Bill Cunningham New York

When this documentary, about renowned New York Times fashion photographer Bill Cunningham, played at Silverdocs last year, DCist’s Eddie Kim said of it in his review:

Beginning and ending on the streets of New York, the documentary is just as much about the city as it is about the man behind the camera lens — after all, it is half the film’s title. Like Wordplay, a 2006 documentary on another Times staple — the crossword puzzle — Bill Cunningham New York explains how an inconsequential tidbit of the paper can represent a cross-section of all New Yorkers. To the filmmakers, a portrait of Cunningham is really a portrait of the city, and along her streets, “he who seeks beauty will find it.”

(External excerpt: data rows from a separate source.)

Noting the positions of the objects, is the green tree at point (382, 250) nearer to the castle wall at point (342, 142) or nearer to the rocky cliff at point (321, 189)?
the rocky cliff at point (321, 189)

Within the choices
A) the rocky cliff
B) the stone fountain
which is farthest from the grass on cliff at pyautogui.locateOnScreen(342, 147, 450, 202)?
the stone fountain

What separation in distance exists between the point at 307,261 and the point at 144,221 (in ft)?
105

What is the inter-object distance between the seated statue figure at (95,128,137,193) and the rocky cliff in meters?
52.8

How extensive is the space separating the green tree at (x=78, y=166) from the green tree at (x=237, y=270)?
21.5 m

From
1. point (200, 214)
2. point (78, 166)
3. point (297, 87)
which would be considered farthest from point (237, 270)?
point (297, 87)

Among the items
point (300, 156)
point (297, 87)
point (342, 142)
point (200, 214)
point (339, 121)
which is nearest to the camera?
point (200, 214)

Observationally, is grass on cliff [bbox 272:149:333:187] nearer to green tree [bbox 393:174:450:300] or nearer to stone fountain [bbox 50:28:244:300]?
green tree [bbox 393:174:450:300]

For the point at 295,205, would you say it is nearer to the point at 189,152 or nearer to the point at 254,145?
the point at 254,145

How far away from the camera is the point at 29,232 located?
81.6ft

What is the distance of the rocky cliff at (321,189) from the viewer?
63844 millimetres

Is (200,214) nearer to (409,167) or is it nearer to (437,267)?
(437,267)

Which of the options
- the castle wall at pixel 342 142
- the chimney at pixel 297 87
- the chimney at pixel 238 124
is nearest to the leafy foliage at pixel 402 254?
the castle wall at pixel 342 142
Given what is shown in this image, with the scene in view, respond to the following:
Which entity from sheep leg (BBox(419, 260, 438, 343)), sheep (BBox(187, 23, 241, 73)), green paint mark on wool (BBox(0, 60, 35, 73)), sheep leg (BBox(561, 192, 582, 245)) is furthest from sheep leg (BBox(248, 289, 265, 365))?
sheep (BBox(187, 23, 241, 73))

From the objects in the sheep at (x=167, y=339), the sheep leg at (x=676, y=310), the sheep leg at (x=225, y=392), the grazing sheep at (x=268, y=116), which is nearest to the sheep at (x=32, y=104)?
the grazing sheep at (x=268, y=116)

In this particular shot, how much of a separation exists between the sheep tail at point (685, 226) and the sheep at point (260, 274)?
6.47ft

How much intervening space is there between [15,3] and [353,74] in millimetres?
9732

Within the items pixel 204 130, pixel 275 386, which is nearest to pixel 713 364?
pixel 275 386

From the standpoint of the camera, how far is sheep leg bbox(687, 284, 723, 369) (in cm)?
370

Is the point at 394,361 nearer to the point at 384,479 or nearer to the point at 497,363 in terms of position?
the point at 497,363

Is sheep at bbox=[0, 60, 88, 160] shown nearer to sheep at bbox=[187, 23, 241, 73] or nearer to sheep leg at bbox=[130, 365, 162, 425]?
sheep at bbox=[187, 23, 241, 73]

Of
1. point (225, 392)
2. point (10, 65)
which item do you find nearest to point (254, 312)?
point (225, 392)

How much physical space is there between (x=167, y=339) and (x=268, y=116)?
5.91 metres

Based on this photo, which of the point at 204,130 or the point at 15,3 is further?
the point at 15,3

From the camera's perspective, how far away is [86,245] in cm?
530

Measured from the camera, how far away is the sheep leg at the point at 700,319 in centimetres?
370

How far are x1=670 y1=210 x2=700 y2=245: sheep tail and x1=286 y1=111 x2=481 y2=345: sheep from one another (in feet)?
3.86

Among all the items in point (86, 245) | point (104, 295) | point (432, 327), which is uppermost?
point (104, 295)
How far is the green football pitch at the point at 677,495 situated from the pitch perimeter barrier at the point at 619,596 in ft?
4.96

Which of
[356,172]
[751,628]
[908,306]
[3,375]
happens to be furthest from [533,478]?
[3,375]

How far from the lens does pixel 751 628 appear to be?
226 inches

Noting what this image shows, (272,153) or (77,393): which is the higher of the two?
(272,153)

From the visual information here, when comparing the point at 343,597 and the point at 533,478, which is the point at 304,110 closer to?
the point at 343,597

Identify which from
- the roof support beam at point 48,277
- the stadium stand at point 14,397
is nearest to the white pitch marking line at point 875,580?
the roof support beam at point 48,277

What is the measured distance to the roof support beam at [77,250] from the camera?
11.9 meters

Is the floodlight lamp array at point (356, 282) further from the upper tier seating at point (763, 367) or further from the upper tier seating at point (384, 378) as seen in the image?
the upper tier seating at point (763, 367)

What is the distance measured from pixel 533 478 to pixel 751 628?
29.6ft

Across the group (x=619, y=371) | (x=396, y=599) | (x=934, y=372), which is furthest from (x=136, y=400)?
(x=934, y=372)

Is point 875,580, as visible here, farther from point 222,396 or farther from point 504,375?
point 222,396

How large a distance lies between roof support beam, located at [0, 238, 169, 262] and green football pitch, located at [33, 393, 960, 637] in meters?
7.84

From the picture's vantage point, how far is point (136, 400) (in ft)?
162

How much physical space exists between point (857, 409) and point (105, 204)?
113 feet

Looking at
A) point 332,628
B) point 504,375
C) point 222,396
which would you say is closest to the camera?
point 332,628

If you missed the film back then, the Hirshhorn has another opportunity for you to see it next week in a special screening. And because Cunningham is nearly as well known for his methods of capturing the day-to-day fashion choices of New Yorkers — biking around town on his Schwinn — they’re also running a Twitter-based contest that could win you a new bike of your own. Check the Hirshhorn’s twitter feed for more details.

View the trailer.
Next Thursday, March 10, at 8 p.m. at the Hirshhorn. Free.

Docs in Progress

Docs in Progress is a locally-based non-profit that assists filmmakers realize their documentary film projects by establishing a community of filmmakers, offering instruction and workshops, and creating opportunities for filmmakers to get input on their films while they’re still in the process of making them. Tomorrow night at George Washington University, one of those public feedback opportunities takes place, in which you can help the filmmakers out by watching and participating in a moderated feedback session after the screenings. Then, when the film goes on to become a huge success at Silverdocs, or beyond, you can tell your friends it was all because of your feedback. The two films on tap for tomorrow include a rough cut of a documentary short called It’s Only (a) Natural, about an actress who’s choice of hairstyle prompts a debate about race, and The Legend of “Cool” Disco Dan, a graffiti artist whose work in the ’80s and early ’90s made him known throughout D.C., as visible a part of the urban landscape of the city in those days as go-go was. The documentary catches up with Dan in the present day and looks back at his days as folk hero to some, menace to others.

Tomorrow at 7 p.m. at The Documentary Center at George Washington University. $10 suggested donation.